## Work to do
Convert every line of the records below into a JSON list of strings, one string per line, leaving out blank lines and the picture lines.

:: Given data

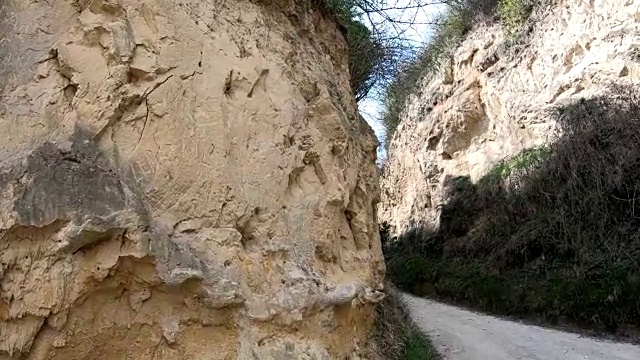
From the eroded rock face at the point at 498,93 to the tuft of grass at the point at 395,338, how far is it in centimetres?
667

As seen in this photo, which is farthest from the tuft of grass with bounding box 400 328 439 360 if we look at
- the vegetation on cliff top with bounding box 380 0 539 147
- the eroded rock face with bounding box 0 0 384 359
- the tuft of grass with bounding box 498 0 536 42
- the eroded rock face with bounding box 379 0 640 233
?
the tuft of grass with bounding box 498 0 536 42

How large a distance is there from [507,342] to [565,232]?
146 inches

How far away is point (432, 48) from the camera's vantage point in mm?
19281

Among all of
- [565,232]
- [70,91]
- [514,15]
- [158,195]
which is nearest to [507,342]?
[565,232]

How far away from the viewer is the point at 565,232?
1148 centimetres

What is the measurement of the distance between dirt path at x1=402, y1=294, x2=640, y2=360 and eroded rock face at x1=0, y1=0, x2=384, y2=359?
3245mm

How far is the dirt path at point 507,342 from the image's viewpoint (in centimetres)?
795

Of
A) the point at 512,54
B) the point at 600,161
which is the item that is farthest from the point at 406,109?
the point at 600,161

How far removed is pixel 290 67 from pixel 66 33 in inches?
88.5

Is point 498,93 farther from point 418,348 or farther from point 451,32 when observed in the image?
point 418,348

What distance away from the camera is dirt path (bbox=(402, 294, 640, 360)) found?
26.1ft

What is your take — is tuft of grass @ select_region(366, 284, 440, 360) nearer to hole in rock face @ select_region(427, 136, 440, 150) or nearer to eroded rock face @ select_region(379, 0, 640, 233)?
eroded rock face @ select_region(379, 0, 640, 233)

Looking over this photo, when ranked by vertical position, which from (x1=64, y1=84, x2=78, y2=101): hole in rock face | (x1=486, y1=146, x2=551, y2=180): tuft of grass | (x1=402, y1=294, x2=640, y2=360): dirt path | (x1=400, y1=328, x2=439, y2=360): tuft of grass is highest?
(x1=486, y1=146, x2=551, y2=180): tuft of grass

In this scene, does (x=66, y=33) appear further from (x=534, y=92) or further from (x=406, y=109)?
(x=406, y=109)
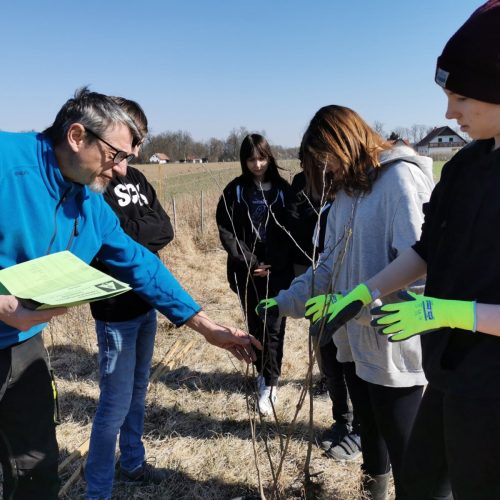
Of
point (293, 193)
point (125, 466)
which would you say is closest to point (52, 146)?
point (125, 466)

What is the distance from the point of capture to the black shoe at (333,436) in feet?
9.50

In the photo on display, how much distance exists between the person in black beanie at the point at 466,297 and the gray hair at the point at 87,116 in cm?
113

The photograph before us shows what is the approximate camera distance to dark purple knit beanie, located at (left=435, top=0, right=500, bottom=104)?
3.78 feet

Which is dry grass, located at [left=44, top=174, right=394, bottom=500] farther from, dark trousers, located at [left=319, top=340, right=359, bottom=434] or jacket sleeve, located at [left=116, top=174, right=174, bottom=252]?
jacket sleeve, located at [left=116, top=174, right=174, bottom=252]

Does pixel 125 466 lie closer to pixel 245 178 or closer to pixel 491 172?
pixel 245 178

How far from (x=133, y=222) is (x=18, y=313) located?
113 cm

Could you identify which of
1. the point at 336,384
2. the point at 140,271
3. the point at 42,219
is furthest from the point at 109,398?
the point at 336,384

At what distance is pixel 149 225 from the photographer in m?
2.47

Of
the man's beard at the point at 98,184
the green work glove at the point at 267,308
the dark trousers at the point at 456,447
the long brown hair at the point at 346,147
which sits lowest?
the dark trousers at the point at 456,447

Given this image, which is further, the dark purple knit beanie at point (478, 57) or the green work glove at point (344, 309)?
the green work glove at point (344, 309)

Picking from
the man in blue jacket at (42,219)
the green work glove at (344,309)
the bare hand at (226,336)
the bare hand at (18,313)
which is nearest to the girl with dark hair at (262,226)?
the bare hand at (226,336)

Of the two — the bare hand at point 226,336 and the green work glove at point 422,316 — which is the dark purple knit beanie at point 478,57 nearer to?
the green work glove at point 422,316

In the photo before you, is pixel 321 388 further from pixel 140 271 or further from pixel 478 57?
pixel 478 57

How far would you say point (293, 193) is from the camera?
357cm
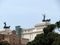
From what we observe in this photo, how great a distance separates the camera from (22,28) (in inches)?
3155

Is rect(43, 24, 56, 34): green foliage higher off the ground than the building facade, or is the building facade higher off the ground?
rect(43, 24, 56, 34): green foliage

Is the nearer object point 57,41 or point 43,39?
point 57,41

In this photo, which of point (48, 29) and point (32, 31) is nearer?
point (48, 29)

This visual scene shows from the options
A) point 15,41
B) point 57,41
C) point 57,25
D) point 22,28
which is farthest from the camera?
point 22,28

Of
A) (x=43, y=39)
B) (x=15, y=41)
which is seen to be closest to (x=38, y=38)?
(x=43, y=39)

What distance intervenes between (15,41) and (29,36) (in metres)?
11.4

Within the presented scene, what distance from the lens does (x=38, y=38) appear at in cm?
4097

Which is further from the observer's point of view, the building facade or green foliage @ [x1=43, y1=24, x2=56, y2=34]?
the building facade

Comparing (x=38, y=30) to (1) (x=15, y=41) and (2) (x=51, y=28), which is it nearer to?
(1) (x=15, y=41)

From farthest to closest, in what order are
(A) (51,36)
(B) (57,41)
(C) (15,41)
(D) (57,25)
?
1. (C) (15,41)
2. (D) (57,25)
3. (A) (51,36)
4. (B) (57,41)

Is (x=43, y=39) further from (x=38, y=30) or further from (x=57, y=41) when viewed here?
(x=38, y=30)

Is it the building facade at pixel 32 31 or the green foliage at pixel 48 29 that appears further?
the building facade at pixel 32 31

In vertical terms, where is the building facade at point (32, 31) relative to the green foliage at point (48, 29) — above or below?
below

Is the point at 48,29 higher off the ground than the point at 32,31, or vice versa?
the point at 48,29
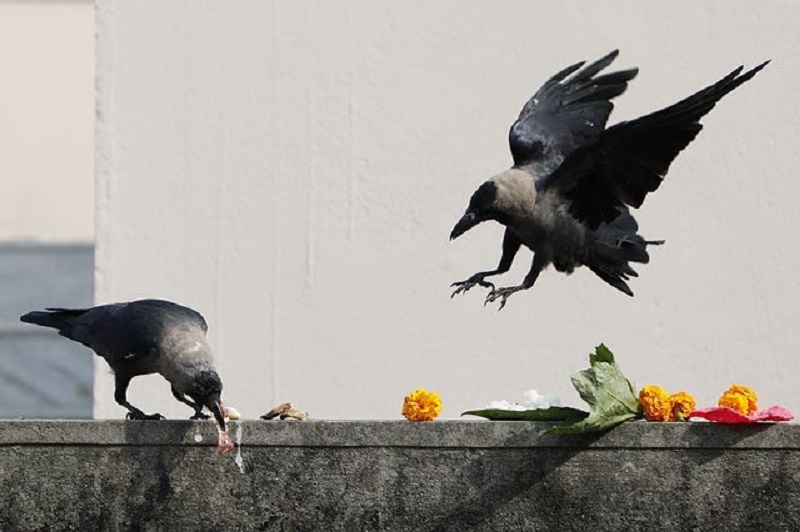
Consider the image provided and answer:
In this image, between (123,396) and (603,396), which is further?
(123,396)

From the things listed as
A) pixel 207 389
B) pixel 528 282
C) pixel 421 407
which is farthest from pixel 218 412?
pixel 528 282

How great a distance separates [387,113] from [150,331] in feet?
12.9

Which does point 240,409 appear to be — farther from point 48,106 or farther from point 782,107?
point 48,106

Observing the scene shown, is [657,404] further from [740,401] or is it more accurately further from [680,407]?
[740,401]

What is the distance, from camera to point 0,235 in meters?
20.6

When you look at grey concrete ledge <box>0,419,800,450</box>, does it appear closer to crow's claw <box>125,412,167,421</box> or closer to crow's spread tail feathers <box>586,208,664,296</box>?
crow's claw <box>125,412,167,421</box>

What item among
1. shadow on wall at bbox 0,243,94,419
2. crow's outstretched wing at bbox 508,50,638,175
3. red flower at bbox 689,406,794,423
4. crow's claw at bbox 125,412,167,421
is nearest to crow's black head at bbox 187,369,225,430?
crow's claw at bbox 125,412,167,421

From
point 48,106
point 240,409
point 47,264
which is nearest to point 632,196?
point 240,409

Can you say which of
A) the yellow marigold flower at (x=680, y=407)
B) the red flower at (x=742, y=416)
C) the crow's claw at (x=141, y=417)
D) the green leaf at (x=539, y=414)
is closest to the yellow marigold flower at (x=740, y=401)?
the red flower at (x=742, y=416)

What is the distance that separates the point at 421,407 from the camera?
8352mm

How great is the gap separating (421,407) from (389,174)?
4.06 m

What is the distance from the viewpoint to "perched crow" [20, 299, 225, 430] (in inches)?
333

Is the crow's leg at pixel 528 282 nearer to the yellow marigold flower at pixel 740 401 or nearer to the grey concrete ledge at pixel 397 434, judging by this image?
the grey concrete ledge at pixel 397 434

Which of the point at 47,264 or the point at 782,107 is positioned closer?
the point at 782,107
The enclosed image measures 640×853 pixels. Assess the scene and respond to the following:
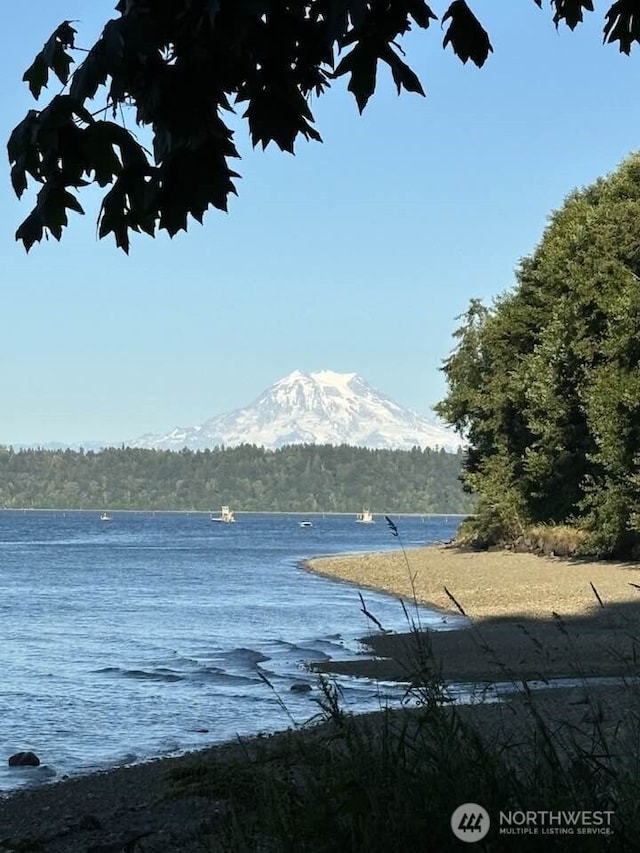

::::

## Reply
[
  "From the eroded rock face at the point at 498,93 to the tuft of grass at the point at 395,338, how far is it in centimetres?",
  "667",
  "As seen in this photo, which is farthest from the tuft of grass with bounding box 400 328 439 360 if we look at",
  "- the vegetation on cliff top with bounding box 380 0 539 147",
  "- the eroded rock face with bounding box 0 0 384 359",
  "- the tuft of grass with bounding box 498 0 536 42",
  "- the eroded rock face with bounding box 379 0 640 233",
  "?",
  "the tuft of grass with bounding box 498 0 536 42",
  "How large a distance is there from [507,342] to [565,232]?",
  "146 inches",
  "How far away is point (432, 48) from the camera's vantage point in mm?",
  "19281",
  "Among all of",
  "- [565,232]",
  "- [70,91]",
  "- [514,15]",
  "- [158,195]",
  "which is nearest to [507,342]?",
  "[565,232]",
  "How far away from the viewer is the point at 565,232?",
  "1148 centimetres",
  "What is the measurement of the distance between dirt path at x1=402, y1=294, x2=640, y2=360 and eroded rock face at x1=0, y1=0, x2=384, y2=359?",
  "3245mm",
  "How far is the dirt path at point 507,342 from the image's viewpoint (in centimetres)?",
  "795",
  "Of",
  "A) the point at 512,54",
  "B) the point at 600,161",
  "which is the item that is farthest from the point at 406,109?",
  "the point at 600,161",
  "How far removed is pixel 290 67 from pixel 66 33 in inches?",
  "88.5",
  "Is point 498,93 farther from point 418,348 or farther from point 451,32 when observed in the image?",
  "point 418,348",
  "What distance away from the camera is dirt path (bbox=(402, 294, 640, 360)) found?",
  "26.1ft",
  "What is your take — is tuft of grass @ select_region(366, 284, 440, 360) nearer to hole in rock face @ select_region(427, 136, 440, 150) or nearer to eroded rock face @ select_region(379, 0, 640, 233)?",
  "eroded rock face @ select_region(379, 0, 640, 233)",
  "Looking over this photo, when ranked by vertical position, which from (x1=64, y1=84, x2=78, y2=101): hole in rock face | (x1=486, y1=146, x2=551, y2=180): tuft of grass | (x1=402, y1=294, x2=640, y2=360): dirt path | (x1=400, y1=328, x2=439, y2=360): tuft of grass is highest?",
  "(x1=486, y1=146, x2=551, y2=180): tuft of grass",
  "In this scene, does (x=66, y=33) appear further from (x=534, y=92) or further from (x=406, y=109)?",
  "(x=406, y=109)",
  "Of",
  "point (293, 193)",
  "point (125, 466)",
  "which would you say is closest to point (52, 146)?",
  "point (125, 466)",
  "What is the distance from the point of capture to the black shoe at (333,436) in feet?",
  "9.50",
  "In the photo on display, how much distance exists between the person in black beanie at the point at 466,297 and the gray hair at the point at 87,116 in cm?",
  "113",
  "The photograph before us shows what is the approximate camera distance to dark purple knit beanie, located at (left=435, top=0, right=500, bottom=104)?",
  "3.78 feet",
  "Which is dry grass, located at [left=44, top=174, right=394, bottom=500] farther from, dark trousers, located at [left=319, top=340, right=359, bottom=434] or jacket sleeve, located at [left=116, top=174, right=174, bottom=252]?",
  "jacket sleeve, located at [left=116, top=174, right=174, bottom=252]",
  "Does pixel 125 466 lie closer to pixel 245 178 or closer to pixel 491 172?",
  "pixel 245 178",
  "How far from (x=133, y=222) is (x=18, y=313) located?",
  "113 cm",
  "Could you identify which of",
  "1. the point at 336,384",
  "2. the point at 140,271",
  "3. the point at 42,219",
  "is furthest from the point at 109,398?",
  "the point at 336,384",
  "At what distance is pixel 149 225 from the photographer in m?",
  "2.47",
  "Of",
  "the man's beard at the point at 98,184",
  "the green work glove at the point at 267,308",
  "the dark trousers at the point at 456,447",
  "the long brown hair at the point at 346,147",
  "which sits lowest?",
  "the dark trousers at the point at 456,447",
  "Given this image, which is further, the dark purple knit beanie at point (478, 57) or the green work glove at point (344, 309)?",
  "the green work glove at point (344, 309)",
  "Picking from",
  "the man in blue jacket at (42,219)",
  "the green work glove at (344,309)",
  "the bare hand at (226,336)",
  "the bare hand at (18,313)",
  "which is nearest to the girl with dark hair at (262,226)?",
  "the bare hand at (226,336)",
  "Of the two — the bare hand at point 226,336 and the green work glove at point 422,316 — which is the dark purple knit beanie at point 478,57 nearer to?",
  "the green work glove at point 422,316",
  "In the photo before you, is pixel 321 388 further from pixel 140 271 or further from pixel 478 57?",
  "pixel 478 57",
  "How far would you say point (293, 193) is from the camera?",
  "357cm",
  "From what we observe in this photo, how great a distance separates the camera from (22,28) (in inches)?",
  "3155",
  "Is rect(43, 24, 56, 34): green foliage higher off the ground than the building facade, or is the building facade higher off the ground?",
  "rect(43, 24, 56, 34): green foliage",
  "Is the nearer object point 57,41 or point 43,39?",
  "point 57,41",
  "In this photo, which of point (48, 29) and point (32, 31) is nearer?",
  "point (48, 29)",
  "This visual scene shows from the options",
  "A) point 15,41",
  "B) point 57,41",
  "C) point 57,25",
  "D) point 22,28",
  "which is farthest from the camera?",
  "point 22,28",
  "Of",
  "A) (x=43, y=39)",
  "B) (x=15, y=41)",
  "which is seen to be closest to (x=38, y=38)?",
  "(x=43, y=39)",
  "What distance intervenes between (15,41) and (29,36) (in metres)?",
  "11.4",
  "Within the presented scene, what distance from the lens does (x=38, y=38) appear at in cm?",
  "4097",
  "Which is further from the observer's point of view, the building facade or green foliage @ [x1=43, y1=24, x2=56, y2=34]?",
  "the building facade",
  "Comparing (x=38, y=30) to (1) (x=15, y=41) and (2) (x=51, y=28), which is it nearer to?",
  "(1) (x=15, y=41)",
  "From farthest to closest, in what order are",
  "(A) (51,36)",
  "(B) (57,41)",
  "(C) (15,41)",
  "(D) (57,25)",
  "?",
  "1. (C) (15,41)",
  "2. (D) (57,25)",
  "3. (A) (51,36)",
  "4. (B) (57,41)",
  "Is (x=43, y=39) further from (x=38, y=30) or further from (x=57, y=41) when viewed here?",
  "(x=38, y=30)",
  "Is it the building facade at pixel 32 31 or the green foliage at pixel 48 29 that appears further?",
  "the building facade at pixel 32 31",
  "In vertical terms, where is the building facade at point (32, 31) relative to the green foliage at point (48, 29) — above or below?",
  "below",
  "Is the point at 48,29 higher off the ground than the point at 32,31, or vice versa?",
  "the point at 48,29",
  "Consider the image provided and answer:",
  "In this image, between (123,396) and (603,396), which is further?",
  "(123,396)",
  "From the things listed as",
  "A) pixel 207 389",
  "B) pixel 528 282",
  "C) pixel 421 407",
  "which is farthest from pixel 218 412?",
  "pixel 528 282",
  "How great a distance separates [387,113] from [150,331] in feet?",
  "12.9",
  "Which does point 240,409 appear to be — farther from point 48,106 or farther from point 782,107?",
  "point 48,106",
  "Observing the scene shown, is [657,404] further from [740,401] or is it more accurately further from [680,407]?",
  "[740,401]",
  "What is the distance, from camera to point 0,235 in meters?",
  "20.6",
  "When you look at grey concrete ledge <box>0,419,800,450</box>, does it appear closer to crow's claw <box>125,412,167,421</box> or closer to crow's spread tail feathers <box>586,208,664,296</box>?",
  "crow's claw <box>125,412,167,421</box>",
  "What item among",
  "1. shadow on wall at bbox 0,243,94,419",
  "2. crow's outstretched wing at bbox 508,50,638,175",
  "3. red flower at bbox 689,406,794,423",
  "4. crow's claw at bbox 125,412,167,421",
  "is nearest to crow's black head at bbox 187,369,225,430?",
  "crow's claw at bbox 125,412,167,421",
  "From",
  "point 48,106",
  "point 240,409",
  "point 47,264",
  "which is nearest to point 632,196?",
  "point 240,409",
  "Can you say which of",
  "A) the yellow marigold flower at (x=680, y=407)",
  "B) the red flower at (x=742, y=416)",
  "C) the crow's claw at (x=141, y=417)",
  "D) the green leaf at (x=539, y=414)",
  "is closest to the yellow marigold flower at (x=740, y=401)?",
  "the red flower at (x=742, y=416)",
  "What is the distance that separates the point at 421,407 from the camera?",
  "8352mm",
  "How great is the gap separating (421,407) from (389,174)?",
  "4.06 m",
  "What is the distance from the viewpoint to \"perched crow\" [20, 299, 225, 430] (in inches)?",
  "333",
  "Is the crow's leg at pixel 528 282 nearer to the yellow marigold flower at pixel 740 401 or nearer to the grey concrete ledge at pixel 397 434, judging by this image?",
  "the grey concrete ledge at pixel 397 434",
  "Which of the point at 47,264 or the point at 782,107 is positioned closer?",
  "the point at 782,107",
  "The enclosed image measures 640×853 pixels. Assess the scene and respond to the following:"
]